Dec. 26, 2002 — -- Declining media attention. Lagging aid payments. Possibly diverted U.S. military resources.

Although American officials insist the United States is in Afghanistan for the long haul, there are signals that anxiety over Iraq is distracting Washington from its promised obligations to Afghanstan.

Analysts caution the war in Afghanistan is far from finished, and that "the peace" has still not been won.

"It would be very premature to declare victory in Afghanistan and move on," says Paul O'Brien, a relief worker who has lived in Kabul for most of the past year. "If they don't get [more aid], there is no doubt that the situation could implode. They could return to warlordism and factionalism and all those things that made Afghanistan an almost impossible place to live over the last 25 years."

A year after Hamid Karzai emerged as Afghanistan's leader, the situation in the country, and Karzai's own situation, remain precarious.

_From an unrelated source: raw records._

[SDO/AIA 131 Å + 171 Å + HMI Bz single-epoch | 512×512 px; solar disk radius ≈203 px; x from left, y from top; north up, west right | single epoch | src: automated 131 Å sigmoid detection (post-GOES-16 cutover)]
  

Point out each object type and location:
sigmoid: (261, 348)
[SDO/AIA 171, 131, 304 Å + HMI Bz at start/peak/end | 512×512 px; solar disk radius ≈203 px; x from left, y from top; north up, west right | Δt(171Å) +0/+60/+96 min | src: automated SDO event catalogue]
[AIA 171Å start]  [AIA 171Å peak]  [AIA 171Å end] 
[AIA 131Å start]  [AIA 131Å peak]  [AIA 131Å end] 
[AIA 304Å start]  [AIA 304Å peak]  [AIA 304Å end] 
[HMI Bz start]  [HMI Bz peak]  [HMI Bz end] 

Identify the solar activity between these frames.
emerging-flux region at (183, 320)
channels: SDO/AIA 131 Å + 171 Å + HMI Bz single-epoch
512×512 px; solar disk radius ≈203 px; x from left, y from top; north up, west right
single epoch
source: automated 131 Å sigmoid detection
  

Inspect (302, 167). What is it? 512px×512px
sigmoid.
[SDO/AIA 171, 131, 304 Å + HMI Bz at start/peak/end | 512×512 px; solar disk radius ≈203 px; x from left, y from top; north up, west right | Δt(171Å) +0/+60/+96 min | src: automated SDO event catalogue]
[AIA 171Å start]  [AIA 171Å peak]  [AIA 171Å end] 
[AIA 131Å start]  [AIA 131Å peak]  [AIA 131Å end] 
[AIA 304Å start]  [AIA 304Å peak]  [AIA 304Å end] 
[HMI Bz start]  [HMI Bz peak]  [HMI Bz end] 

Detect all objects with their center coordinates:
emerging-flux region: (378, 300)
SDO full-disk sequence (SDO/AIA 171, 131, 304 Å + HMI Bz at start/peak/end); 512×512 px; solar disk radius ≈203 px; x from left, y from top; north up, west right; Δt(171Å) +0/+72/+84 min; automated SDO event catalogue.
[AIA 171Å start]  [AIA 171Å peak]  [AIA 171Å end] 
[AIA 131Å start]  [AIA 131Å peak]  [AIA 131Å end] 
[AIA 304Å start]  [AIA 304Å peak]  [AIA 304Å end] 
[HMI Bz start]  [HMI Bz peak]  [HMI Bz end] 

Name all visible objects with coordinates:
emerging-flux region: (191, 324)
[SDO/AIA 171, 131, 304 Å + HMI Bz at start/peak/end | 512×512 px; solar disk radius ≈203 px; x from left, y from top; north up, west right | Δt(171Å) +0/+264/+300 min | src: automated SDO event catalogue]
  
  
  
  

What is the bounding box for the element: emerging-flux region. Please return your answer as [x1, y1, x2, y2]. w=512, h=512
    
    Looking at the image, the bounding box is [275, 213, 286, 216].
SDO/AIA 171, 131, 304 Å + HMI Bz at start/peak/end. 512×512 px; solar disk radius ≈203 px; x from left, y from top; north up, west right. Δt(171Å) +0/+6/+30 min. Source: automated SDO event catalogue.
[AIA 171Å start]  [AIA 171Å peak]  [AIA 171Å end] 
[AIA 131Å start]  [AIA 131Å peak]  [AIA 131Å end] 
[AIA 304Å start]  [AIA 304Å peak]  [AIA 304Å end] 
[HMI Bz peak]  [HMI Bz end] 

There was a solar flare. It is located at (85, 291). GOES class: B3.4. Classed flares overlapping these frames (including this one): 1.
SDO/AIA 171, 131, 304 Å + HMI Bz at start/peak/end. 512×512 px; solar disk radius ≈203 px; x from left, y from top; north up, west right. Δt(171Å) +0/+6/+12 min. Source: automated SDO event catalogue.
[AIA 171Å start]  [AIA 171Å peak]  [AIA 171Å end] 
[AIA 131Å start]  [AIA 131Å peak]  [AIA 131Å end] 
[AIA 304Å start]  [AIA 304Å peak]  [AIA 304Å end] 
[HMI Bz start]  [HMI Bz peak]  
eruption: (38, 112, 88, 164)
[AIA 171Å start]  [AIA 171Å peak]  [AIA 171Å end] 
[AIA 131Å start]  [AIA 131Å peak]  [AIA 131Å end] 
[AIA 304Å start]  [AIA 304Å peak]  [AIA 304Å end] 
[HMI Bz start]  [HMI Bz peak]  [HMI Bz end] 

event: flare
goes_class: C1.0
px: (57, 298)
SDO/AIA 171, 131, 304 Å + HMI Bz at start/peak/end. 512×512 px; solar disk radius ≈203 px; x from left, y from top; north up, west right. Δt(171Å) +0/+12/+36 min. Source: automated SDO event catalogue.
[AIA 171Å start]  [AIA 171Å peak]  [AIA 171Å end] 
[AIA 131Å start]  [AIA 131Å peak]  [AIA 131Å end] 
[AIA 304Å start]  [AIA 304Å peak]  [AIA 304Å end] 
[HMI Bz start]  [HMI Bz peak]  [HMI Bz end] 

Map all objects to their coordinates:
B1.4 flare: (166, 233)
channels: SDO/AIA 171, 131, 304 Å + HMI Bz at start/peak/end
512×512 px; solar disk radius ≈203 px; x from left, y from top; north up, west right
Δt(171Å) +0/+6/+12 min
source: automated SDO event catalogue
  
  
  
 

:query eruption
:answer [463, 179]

Karzai's power is limited outside Kabul, some government ministers have been killed, and he himself was the target of an assassination attempt in September. Although a loya jirga a traditional assembly of regional elders endorsed Karzai's government earlier this year, Afghan political intrigue remains so perilous that Karzai is protected by American bodyguards, rather than Afghans.

"We've pinned so many of our hopes on one man," said G. Whitney Azoy, who has written a book and newspaper columns on Afghanistan history and culture. "Let's say, God forbid, that Karzai is shot. Then what? And not just then what for Afghanistan, but then what for American prestige?"

After a near-constant state of war since 1979, planned repairs and construction on key arterial roads between cities remain on the drawing board, Afghanistan's much-ballyhooed national army is years from full deployment, and regional warlords have more control in the Afghan countryside than Karzai does.

Even worse, the United States is alleged to have paid many of the warlords for their allegiance against the Taliban, and trying to get them to yield to a U.S.-backed central authority now might require a "bloody divorce," says Rick Barton, a senior adviser at the Center for Strategic and International Studies, a Washington think tank.

"Once we got into bed with these warlords, we sort of lost our virginity," Barton says. "You're going to have to shoot up some people probably who a day or two ago were your friends."